In the moment that you reach for potato chips to avoid what you feel, you are effectively saying, "I have no choice but to numb myself. Some things can't be felt, understood or worked through." You are saying, "There is no possibility of change so I might as well eat." You are saying, "Goodness exists for everyone but me so I might as well eat." You are saying, "I am fundamentally flawed so I might as well eat." Or, "Food is the only true pleasure in life so I might as well eat."She goes on to describe how many of us are so deeply caught up in the stories of trauma and hurt from our childhood or our past that we're essentially unable to live cogently in the present moment. I've expressed that insight like this: Perhaps at one time we used food as a necessary coping strategy to deal with truly negative events that were occurring in real-time, but even though those events are no longer at play in our lives today, we haven't shed those eating habits or those mind-numbing coping mechanisms.

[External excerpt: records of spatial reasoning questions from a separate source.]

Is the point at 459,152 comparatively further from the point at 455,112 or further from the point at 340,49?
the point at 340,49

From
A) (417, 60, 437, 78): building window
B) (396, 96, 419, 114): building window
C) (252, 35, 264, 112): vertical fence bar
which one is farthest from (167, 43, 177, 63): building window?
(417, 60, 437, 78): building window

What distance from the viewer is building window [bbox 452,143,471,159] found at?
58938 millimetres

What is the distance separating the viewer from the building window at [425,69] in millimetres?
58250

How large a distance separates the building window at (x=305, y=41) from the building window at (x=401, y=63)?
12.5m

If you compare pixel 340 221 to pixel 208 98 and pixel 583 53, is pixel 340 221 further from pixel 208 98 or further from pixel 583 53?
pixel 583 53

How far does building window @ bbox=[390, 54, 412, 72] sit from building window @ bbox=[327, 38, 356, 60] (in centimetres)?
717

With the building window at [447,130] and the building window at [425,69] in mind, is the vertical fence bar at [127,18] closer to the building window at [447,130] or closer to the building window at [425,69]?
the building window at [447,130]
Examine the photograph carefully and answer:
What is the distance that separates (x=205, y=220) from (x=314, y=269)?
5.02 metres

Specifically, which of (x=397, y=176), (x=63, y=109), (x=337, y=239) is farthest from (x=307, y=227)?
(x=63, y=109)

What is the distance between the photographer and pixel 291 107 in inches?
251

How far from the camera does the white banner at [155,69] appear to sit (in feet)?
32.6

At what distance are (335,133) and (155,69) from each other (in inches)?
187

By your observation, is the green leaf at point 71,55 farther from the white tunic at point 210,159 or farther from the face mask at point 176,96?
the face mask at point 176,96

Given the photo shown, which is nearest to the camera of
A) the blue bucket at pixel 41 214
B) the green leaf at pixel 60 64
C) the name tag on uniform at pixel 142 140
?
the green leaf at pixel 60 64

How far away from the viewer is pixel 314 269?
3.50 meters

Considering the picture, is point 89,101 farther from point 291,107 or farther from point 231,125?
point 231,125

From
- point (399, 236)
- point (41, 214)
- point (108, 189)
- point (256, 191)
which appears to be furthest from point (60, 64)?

Most of us are so enthralled with the scary tigers in our minds -- our stories of loneliness, rejection, grief -- that we don't realize they are in the past. They can't hurt us anymore. When we realize that the stories we are haunted by are simply that -- stories -- we can be with what we actually feel directly, now, in our bodies. Tingling, pulsing, pressure, weightiness, heaviness, big black ball of concrete in the chest. And by being in immediate contact with what we feel, we see the link between feelings and what is beyond them. We see that we are so much more than any particular feeling, that, for example, when sadness is explored it may turn into a lush meadow of peace. Or that when we allow ourselves to feel the full heat of anger without expressing it, a mountain of strength and courage is revealed.